Countywide tax equity

Tax equity for all county residents should, at last, move to the top of county government's agenda. Fully 71 percent of county residents now live in one of the county's 10 municipalities. They all pay the countywide property tax, but they get none of the benefit of the portion of countywide tax revenue that goes to support several key services. The Sheriff's Department patrols, for example, are provided only in the unincorporated areas of the county. (Municipalities like Walden that contract for Sheriff's Department patrols must pay a separate feed for such service, over and above the countywide property tax they pay.)

Similarly, county government uses its countywide taxpayer base to build and maintain roads only in the unincorporated areas of the county. The countywide property tax also subsidizes volunteer firehalls chiefly in the unincorporated areas of the county. The Water and Wastewater Treatment Authority uses county bonds financed by countywide taxpayers to capitalize the cost of sewers that it lays mainly in unincorporated areas. Municipalities that use the WWTA generally float their own financing bonds.

These and other subsidies for services only in unincorporated areas of the county cheat county taxpayers in the municipalities, and give county residents on their borders a sweetheart tax-subsidized ride.

County officials have wrongly ignored this inequity for decades, even though six of the nine commissioners answer mainly to municipal residents, and even though state law requires district-based financing for non-municipal fire departments, which are mostly volunteer units.

The county's financial estimates of the cost of these sweetheart tax subsidies, moreover, are grossly skewed: They wrongly show state and federal money that funds about two-thirds of the schools budget as "county funded." Since the total school budget eats up the lion's share of the county's total budget, that makes non-school expenditures in the unincorporated county look small-bore.

Were county-only budget funds actually considered for the school budget, the percentage of county taxpayer revenue absorbed by services provided only in unincorporated areas would be significantly higher.

In any case, any inequity in county spending in unincorporated areas should be remedied as a matter of taxpayer fairness, period. Were that done, municipal tax rates could be lowered.

With the pending expiration this summer of the city-county agreement on the split of the countywide sales tax, moreover, it is even more important to fairly resolve the issue of tax equity.

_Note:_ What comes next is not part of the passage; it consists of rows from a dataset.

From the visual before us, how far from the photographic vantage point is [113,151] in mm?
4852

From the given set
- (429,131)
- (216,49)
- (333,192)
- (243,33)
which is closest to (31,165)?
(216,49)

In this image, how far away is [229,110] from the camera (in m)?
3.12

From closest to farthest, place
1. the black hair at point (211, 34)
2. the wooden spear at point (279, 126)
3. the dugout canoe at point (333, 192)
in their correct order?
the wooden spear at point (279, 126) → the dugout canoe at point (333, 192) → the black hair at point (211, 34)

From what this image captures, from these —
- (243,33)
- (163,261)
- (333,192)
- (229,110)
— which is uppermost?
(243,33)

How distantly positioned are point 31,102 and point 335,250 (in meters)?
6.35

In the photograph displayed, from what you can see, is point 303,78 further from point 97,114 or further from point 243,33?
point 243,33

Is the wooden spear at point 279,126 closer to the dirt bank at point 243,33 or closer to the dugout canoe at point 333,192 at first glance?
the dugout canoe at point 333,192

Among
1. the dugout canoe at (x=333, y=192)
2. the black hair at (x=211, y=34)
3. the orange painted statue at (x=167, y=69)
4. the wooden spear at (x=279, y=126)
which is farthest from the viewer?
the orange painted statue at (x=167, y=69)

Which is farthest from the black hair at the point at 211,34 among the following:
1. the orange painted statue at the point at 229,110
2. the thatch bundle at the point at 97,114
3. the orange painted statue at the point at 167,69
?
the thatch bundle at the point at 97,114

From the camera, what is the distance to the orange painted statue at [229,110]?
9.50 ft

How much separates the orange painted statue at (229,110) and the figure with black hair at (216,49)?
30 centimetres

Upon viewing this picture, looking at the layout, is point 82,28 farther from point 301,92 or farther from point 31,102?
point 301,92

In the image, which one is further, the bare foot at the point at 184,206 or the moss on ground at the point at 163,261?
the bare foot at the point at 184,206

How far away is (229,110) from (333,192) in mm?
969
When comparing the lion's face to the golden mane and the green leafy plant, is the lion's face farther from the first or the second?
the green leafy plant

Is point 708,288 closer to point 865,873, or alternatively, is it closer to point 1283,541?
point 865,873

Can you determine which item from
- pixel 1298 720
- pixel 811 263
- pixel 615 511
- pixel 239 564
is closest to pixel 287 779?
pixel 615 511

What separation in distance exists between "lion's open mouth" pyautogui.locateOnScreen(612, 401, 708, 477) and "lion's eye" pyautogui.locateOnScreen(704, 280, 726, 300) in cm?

Otherwise, the county mayor will have a hard time leveraging a fair sales agreement from the city, whose commercial sales tax base is dominant.

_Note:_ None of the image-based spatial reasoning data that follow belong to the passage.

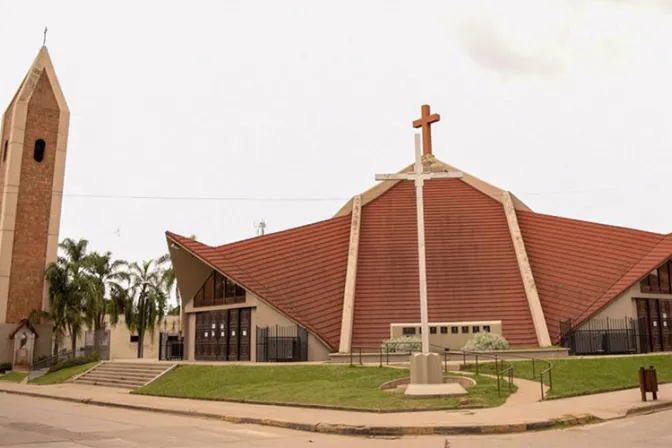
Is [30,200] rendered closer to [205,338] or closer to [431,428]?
[205,338]

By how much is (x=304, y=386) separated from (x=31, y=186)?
3317cm

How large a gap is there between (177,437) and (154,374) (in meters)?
16.5

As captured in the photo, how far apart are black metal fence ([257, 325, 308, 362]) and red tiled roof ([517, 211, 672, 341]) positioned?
12.0 metres

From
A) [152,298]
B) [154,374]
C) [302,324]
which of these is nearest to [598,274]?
[302,324]

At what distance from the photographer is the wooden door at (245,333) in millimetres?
32469

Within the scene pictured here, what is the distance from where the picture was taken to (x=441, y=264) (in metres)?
34.7

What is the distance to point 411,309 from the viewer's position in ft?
105

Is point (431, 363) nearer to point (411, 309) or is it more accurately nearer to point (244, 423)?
Result: point (244, 423)

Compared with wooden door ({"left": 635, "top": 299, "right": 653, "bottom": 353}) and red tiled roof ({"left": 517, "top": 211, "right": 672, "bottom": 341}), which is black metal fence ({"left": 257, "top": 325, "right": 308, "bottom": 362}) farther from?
wooden door ({"left": 635, "top": 299, "right": 653, "bottom": 353})

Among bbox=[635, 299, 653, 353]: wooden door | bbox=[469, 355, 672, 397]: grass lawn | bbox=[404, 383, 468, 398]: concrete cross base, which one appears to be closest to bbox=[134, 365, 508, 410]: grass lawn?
bbox=[404, 383, 468, 398]: concrete cross base

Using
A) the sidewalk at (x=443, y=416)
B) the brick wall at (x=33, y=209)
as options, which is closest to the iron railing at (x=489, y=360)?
the sidewalk at (x=443, y=416)

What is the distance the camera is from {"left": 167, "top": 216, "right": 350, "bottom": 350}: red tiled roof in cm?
3119

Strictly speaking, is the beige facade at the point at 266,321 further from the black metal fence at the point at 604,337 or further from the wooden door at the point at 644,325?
the wooden door at the point at 644,325

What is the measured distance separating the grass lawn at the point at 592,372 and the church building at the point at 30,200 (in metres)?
32.8
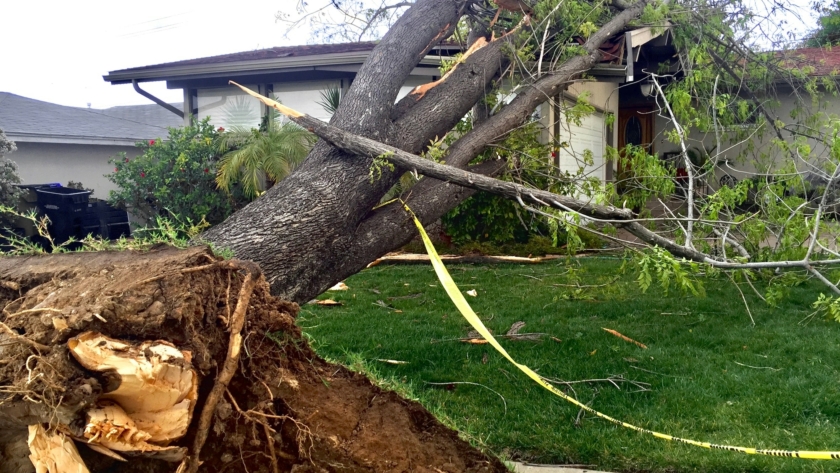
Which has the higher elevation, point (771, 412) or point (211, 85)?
point (211, 85)

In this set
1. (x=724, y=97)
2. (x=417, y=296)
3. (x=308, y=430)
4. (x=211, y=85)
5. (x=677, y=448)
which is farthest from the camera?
(x=211, y=85)

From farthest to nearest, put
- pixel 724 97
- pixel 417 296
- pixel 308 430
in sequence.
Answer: pixel 417 296
pixel 724 97
pixel 308 430

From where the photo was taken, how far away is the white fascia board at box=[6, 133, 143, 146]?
1414 centimetres

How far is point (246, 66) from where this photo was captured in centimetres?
1069

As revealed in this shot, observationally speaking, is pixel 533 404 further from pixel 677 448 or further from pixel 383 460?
pixel 383 460

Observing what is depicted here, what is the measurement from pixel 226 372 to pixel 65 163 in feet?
52.1

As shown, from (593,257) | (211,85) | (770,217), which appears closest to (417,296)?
(593,257)

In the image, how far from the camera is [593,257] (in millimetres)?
9039

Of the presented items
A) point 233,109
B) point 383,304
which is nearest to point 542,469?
point 383,304

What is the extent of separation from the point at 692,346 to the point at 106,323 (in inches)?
190

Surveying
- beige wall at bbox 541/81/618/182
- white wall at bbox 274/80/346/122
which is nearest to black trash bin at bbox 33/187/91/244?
white wall at bbox 274/80/346/122

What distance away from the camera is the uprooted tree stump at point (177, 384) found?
1.91 metres

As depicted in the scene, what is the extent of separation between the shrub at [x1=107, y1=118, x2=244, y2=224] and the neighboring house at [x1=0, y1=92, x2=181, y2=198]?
5253mm

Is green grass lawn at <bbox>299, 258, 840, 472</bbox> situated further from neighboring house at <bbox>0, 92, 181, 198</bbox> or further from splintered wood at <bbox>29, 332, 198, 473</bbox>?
neighboring house at <bbox>0, 92, 181, 198</bbox>
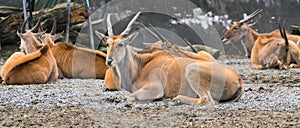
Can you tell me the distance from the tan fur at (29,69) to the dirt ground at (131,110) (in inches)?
34.0

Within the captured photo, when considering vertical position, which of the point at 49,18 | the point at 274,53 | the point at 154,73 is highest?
the point at 49,18

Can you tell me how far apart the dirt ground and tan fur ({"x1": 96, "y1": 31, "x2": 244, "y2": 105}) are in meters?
0.13

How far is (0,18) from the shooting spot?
13.8m

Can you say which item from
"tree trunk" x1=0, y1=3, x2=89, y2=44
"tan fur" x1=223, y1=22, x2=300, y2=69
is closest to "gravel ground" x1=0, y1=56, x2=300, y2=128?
"tan fur" x1=223, y1=22, x2=300, y2=69

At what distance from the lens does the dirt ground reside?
189 inches

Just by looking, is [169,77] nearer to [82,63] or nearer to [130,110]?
[130,110]

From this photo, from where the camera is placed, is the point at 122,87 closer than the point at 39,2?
Yes

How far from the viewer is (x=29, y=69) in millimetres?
8195

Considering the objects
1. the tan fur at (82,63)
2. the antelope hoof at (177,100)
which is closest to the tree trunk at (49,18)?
the tan fur at (82,63)

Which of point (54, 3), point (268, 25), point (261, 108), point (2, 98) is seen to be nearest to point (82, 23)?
point (54, 3)

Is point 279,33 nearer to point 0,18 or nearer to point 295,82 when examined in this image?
point 295,82

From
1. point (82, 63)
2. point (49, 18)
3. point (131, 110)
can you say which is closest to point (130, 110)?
point (131, 110)

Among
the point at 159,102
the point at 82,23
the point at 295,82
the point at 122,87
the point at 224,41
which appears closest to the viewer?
the point at 159,102

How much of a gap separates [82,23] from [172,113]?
9.09m
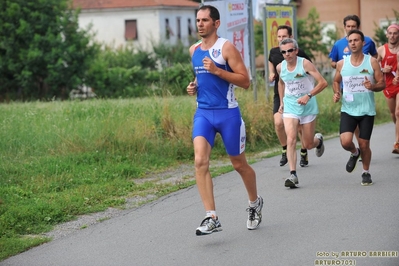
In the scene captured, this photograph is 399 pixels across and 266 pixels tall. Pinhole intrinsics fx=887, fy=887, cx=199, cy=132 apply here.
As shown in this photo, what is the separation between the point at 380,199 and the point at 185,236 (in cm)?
260

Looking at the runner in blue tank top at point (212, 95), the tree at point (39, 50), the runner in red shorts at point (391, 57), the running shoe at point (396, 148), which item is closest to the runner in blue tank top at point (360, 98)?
the runner in red shorts at point (391, 57)

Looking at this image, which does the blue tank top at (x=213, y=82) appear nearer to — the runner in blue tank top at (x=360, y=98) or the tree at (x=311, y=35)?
the runner in blue tank top at (x=360, y=98)

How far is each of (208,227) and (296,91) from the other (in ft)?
12.9

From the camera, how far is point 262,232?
8383mm

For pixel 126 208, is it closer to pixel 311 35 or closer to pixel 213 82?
pixel 213 82

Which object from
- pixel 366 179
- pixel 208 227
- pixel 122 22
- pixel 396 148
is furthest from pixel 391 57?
pixel 122 22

Stronger support for schools

Ramsey made a point of leading a countywide school "summit" process of public hearings and vision plans to improve county schools a few years ago, but the County Commission, led by Fred Skillern and his kindred anti-school system followers, refused by 5-4 votes to fund Ramsey's plan unless and until the could install a superintendent of their choosing - rather than the school board's choosing.

This anti-school, anti-superintendent bias hasn't changed. Yet it is a travesty, a gross example of a small-minded, old-style County Commission that resents efforts to strengthen largely black urban schools, and that undermines academic progress by fostering a negative political dynamic for funding.

With the pending wave of growth, and more businesses seriously considering locating here, county government needs a strong education focus to capitalize on the city's and county's economic momentum. Unfortunately, the results of the state's weak academic standards, which have now been revealed, show just how badly school systems in Hamilton and most other Tennessee counties trail the national norm.

If Hamilton County is to take the quantum leap forward that now seems within the community's grasp, it must make a more serious effort to improve county schools.

If Mayor Coppinger is to successfully tackle this docket and demonstrate the stewardship necessary to lead Hamilton County to the next level, he will have his hands full. With the county's continued prosperity and the hopes of so many riding on his shoulders, we wish him well.